Adriana aprendió dibujo, recreaba pinturas, hacía cerámica. Cuando tenía 20 años se encontró con Carlos Moreira, su gran maestro. Él estaba en Mar del Plata, en una muestra. Un amigo en común le contó a Moreira que ella era de Trenque Lauquen. Y Moreira no tardó en sorprenderla: “¿Sabés qué? La única olla de los indígenas, de pueblos originarios, que fue remontada es de Trenque Lauquen”. Así se enteró Adriana de la presencia de cerámica prehispánica en el mismo lugar donde nació.

La olla de la que hablaba Moreira estaba en el Museo de la Plata.

Una semana después Adriana fue a verlo al museo. “Carlos logró que nos presten la olla y la reproduje en su taller. Y para mí fue fundamental. Primero estuve una semana para poder reproducirla. Era hacer pruebas y no quedaba. Hasta que le empecé a buscar la vuelta y a tratar de entender en qué posición trabajaba la persona que la había hecho 1300 años atrás. Era intentar trabajar esa forma, darle tiempo a entender la arcilla, buscar las temperaturas corporales, cómo mover las manos para que se produzca la forma adecuada”. Hizo varios intentos hasta que finalmente quedó.

Pero esa olla no era solamente el reencuentro con el arte precolombino y ese entender las formas y posiciones, sino que fue la posibilidad de no disociar lo estético de lo utilitario y lo cotidiano. Esa experiencia la interpeló y, al mismo tiempo, fue fundante, le marcó el camino.

En Trenque Lauquen realizó talleres durante 15 años. Perdió la cuenta de cuántas ollas horneadas hay en las casas de la ciudad. Y afirma que siempre pensó que era un objeto para sacarlo del lugar que tiene en cierto imaginario social, de un espacio que somete a la mujer. “Me interesa mucho el trabajo con la mujer porque si no hay una emancipación económica no hay una posibilidad de modificar algo, de que podamos elegir, sobre todo para quienes vienen de sectores económicos más complejos”, señala. Recuerda que en los talleres en Trenque Lauquen solía haber un solo varón entre, promedio, unas siete mujeres. Celebra que hoy todas viven de la cerámica y tienen sus talleres.

Luego se trasladó más cerca del centro de Buenos Aires. Actualmente los talleres de construcción de ollas son intensivos, con jornadas que comienzan por la mañana hasta la tarde, donde se aprende todo el proceso, desde hacer la mezcla de la arcilla, el ocre y el talco para lograr una textura que tolere el fuego directo. Quienes asisten muchas veces llegan sin conocimiento previo y aprenden todo el proceso. Se comparte mucho tiempo, historias, mates, mucha vida y, claro, se cocina.

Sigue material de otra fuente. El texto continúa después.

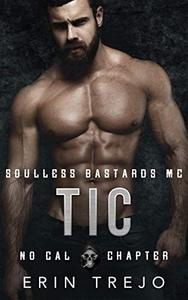 Tic : Soulless Bastards MC No Cal Book 3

En sus talleres hace notar cómo son las ollas con las que se suele cocinar. Se vive acostumbrados a las de metal, que tienen una base absolutamente plana, con las paredes perpendiculares. Se naturaliza que el fuego está chocando todo el tiempo sobre un plano cuando la lógica histórica es en forma de esféricas u ovoides. A ella se lo enseñó la cerámica arqueológica, donde todas las ollas son redondeadas, el fuego la recorre de otra manera y el vapor de esas ollas está todo el tiempo retornando, no se seca la comida ni se quema. “Es más sano cocinar de ese modo que sobre aluminio. Hay todo un movimiento de personas que están empezando a pensar qué comemos pero no se ha llegado todavía a pensar cómo cocinamos eso”, reflexiona.

Adriana y otras ceramistas iniciaron la Cooperativa de Olleras, un colectivo de mujeres con quienes se efectúan los talleres intensivos pero también como espacio de investigación y aprendizaje.

Cada rincón de la casa de Adriana tiene la marca de su trabajo de años: las macetas, las tejas, los vasos, los platos, las pavas, las distintas ollas para variadas cocciones. Toda la vajilla hecha a mano, incluso el dispenser del agua y la bacha del baño. Todo moldeado por sus manos. “Me parece que desde ahí hay algo interesante para transmitir y es que cualquier persona puede hacer una olla, podrá ser de mejor o peor calidad en cuanto a la técnica, pero es poder pensar un poco en cómo el linaje cultural nos pertenece”. Afirma que construir elementos para la vida cotidiana tiene otro valor, que ningún dinero puedo pagar.